=== Page ===
A constitutional clash: free speech, copyrights and Mickey Mouse
Inside the First Amendment
By Kenneth A. Paulson
Senior vice president, the Freedom Forum
Executive director, First Amendment Center
The U.S. Constitution helps ensure liberty for all, but holds dual blessings for artists, authors and composers: the right to both make a point and make a buck.
The First Amendment, of course, guarantees our right to write and create as we wish. But the Founding Fathers also encouraged creativity with a constitutional guarantee of copyright protection. By giving Congress the power to promote the progress of “useful arts by securing for limited times” exclusive rights to literary and artistic creations, the founders motivated authors and others to develop original work.
It made sense. If a creative work could be freely stolen the moment it was published, creativity would be stifled. But the founders also understood that the copyright clause could cut both ways: If you give someone permanent ownership of a creative work, few will adapt or try to build on that work. Ideas would come to a dead end.
That’s why Congress was only given the power to grant copyright protection for “limited times.” After that limited time has expired, works of art, literature and film fall into the public domain, allowing anyone in the public to copy or perform these works without paying a fee.
It’s a thoughtful balance, guaranteeing that creators are compensated throughout their lifetime and for a limited time beyond, but also eventually making all works of art available to the public free of charge.
Last week, the U.S. Supreme Court heard arguments in a case that could substantially affect that balance and determine to what extent Congress can establish longer periods of copyright protection.

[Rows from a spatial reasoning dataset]
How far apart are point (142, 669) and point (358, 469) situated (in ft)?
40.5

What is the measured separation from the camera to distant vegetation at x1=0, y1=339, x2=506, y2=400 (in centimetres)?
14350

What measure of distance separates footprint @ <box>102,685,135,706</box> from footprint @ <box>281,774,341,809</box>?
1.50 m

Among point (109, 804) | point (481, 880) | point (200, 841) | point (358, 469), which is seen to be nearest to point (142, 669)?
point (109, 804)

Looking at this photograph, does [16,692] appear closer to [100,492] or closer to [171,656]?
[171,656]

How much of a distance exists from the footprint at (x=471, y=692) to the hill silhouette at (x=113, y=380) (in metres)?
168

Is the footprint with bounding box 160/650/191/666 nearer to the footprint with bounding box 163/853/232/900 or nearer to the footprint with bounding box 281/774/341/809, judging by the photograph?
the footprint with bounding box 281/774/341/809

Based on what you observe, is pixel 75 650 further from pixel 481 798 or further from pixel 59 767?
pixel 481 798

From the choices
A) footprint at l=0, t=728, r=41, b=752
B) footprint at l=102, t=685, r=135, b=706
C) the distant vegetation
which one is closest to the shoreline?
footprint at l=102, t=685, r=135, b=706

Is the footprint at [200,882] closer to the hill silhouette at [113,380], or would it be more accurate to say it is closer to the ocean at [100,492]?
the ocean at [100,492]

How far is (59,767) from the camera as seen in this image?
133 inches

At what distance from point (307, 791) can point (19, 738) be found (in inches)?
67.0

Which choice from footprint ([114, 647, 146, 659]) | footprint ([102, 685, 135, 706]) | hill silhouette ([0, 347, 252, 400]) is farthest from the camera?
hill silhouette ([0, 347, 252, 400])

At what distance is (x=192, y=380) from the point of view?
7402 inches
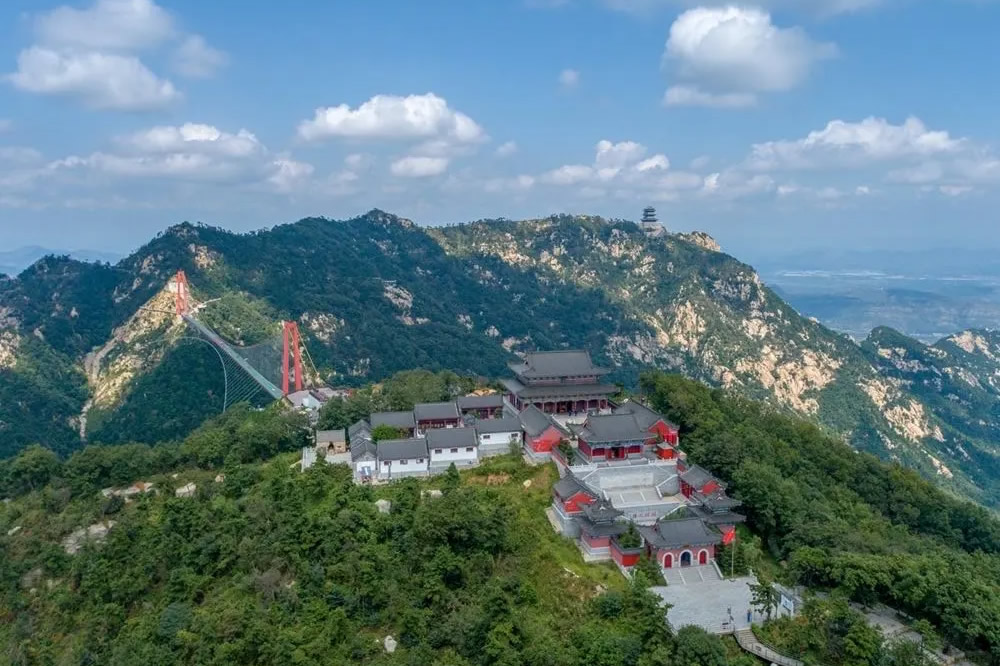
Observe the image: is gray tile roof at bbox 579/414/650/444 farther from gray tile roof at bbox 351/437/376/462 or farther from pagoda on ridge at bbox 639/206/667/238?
pagoda on ridge at bbox 639/206/667/238

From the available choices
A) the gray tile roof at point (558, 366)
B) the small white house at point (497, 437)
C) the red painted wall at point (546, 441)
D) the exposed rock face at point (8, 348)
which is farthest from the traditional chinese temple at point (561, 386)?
the exposed rock face at point (8, 348)

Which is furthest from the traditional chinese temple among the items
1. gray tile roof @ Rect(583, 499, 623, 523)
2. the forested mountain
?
the forested mountain

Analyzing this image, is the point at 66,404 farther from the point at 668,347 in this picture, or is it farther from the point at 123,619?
the point at 668,347

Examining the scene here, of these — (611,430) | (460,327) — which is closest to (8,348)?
(460,327)

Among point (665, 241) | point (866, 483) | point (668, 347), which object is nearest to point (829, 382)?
point (668, 347)

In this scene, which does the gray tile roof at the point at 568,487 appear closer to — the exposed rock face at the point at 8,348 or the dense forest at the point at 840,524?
the dense forest at the point at 840,524

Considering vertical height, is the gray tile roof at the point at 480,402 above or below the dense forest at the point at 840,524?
above

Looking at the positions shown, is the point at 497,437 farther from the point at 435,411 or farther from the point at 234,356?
→ the point at 234,356
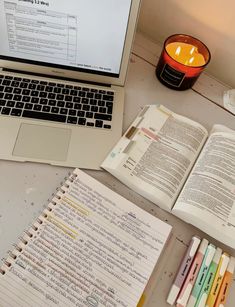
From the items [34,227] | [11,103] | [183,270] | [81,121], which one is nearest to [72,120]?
[81,121]

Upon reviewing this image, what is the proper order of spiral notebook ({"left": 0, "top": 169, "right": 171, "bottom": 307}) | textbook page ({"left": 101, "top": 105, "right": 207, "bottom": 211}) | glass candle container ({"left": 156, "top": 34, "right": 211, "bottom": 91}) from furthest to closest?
glass candle container ({"left": 156, "top": 34, "right": 211, "bottom": 91}) < textbook page ({"left": 101, "top": 105, "right": 207, "bottom": 211}) < spiral notebook ({"left": 0, "top": 169, "right": 171, "bottom": 307})

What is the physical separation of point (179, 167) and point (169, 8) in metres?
0.40

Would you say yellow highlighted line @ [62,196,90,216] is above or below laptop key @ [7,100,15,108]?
below

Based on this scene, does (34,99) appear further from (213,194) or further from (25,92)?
(213,194)

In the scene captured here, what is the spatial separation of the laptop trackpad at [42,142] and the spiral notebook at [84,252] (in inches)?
2.4

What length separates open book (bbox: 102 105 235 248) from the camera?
546 millimetres

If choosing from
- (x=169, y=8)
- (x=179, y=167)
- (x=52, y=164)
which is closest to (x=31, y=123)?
(x=52, y=164)

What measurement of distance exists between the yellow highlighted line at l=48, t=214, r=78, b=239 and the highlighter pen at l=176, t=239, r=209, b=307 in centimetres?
19

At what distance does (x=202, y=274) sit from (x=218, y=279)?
27mm

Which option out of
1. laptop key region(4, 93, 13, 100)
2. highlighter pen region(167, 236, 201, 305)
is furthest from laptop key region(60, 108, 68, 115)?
highlighter pen region(167, 236, 201, 305)

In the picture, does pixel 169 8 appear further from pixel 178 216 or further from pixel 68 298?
pixel 68 298

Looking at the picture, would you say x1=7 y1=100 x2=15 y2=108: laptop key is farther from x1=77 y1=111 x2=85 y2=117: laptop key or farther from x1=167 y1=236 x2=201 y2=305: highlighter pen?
x1=167 y1=236 x2=201 y2=305: highlighter pen

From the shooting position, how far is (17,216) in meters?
0.52

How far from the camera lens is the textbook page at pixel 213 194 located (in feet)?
1.76
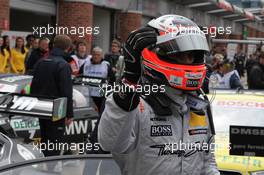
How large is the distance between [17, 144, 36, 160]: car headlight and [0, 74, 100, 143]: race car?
0.98 m

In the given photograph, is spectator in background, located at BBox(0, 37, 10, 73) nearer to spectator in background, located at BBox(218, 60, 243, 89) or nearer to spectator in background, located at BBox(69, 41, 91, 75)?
spectator in background, located at BBox(69, 41, 91, 75)

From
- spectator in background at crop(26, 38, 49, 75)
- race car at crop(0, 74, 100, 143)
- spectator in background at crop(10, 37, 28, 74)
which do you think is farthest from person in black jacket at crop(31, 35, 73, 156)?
spectator in background at crop(10, 37, 28, 74)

=== Problems to work on ===
1 > Reproduce the article on free speech and copyright in full, word for word.
2 > Count the lines in the rows that contain the string "traditional", treating uppercase and lowercase as different, and give only the number.

=== Answer list ===
1 >
A constitutional clash: free speech, copyrights and Mickey Mouse
Inside the First Amendment
By Kenneth A. Paulson
Senior vice president, the Freedom Forum
Executive director, First Amendment Center
The U.S. Constitution helps ensure liberty for all, but holds dual blessings for artists, authors and composers: the right to both make a point and make a buck.
The First Amendment, of course, guarantees our right to write and create as we wish. But the Founding Fathers also encouraged creativity with a constitutional guarantee of copyright protection. By giving Congress the power to promote the progress of “useful arts by securing for limited times” exclusive rights to literary and artistic creations, the founders motivated authors and others to develop original work.
It made sense. If a creative work could be freely stolen the moment it was published, creativity would be stifled. But the founders also understood that the copyright clause could cut both ways: If you give someone permanent ownership of a creative work, few will adapt or try to build on that work. Ideas would come to a dead end.
That’s why Congress was only given the power to grant copyright protection for “limited times.” After that limited time has expired, works of art, literature and film fall into the public domain, allowing anyone in the public to copy or perform these works without paying a fee.
It’s a thoughtful balance, guaranteeing that creators are compensated throughout their lifetime and for a limited time beyond, but also eventually making all works of art available to the public free of charge.
Last week, the U.S. Supreme Court heard arguments in a case that could substantially affect that balance and determine to what extent Congress can establish longer periods of copyright protection.

2 > 2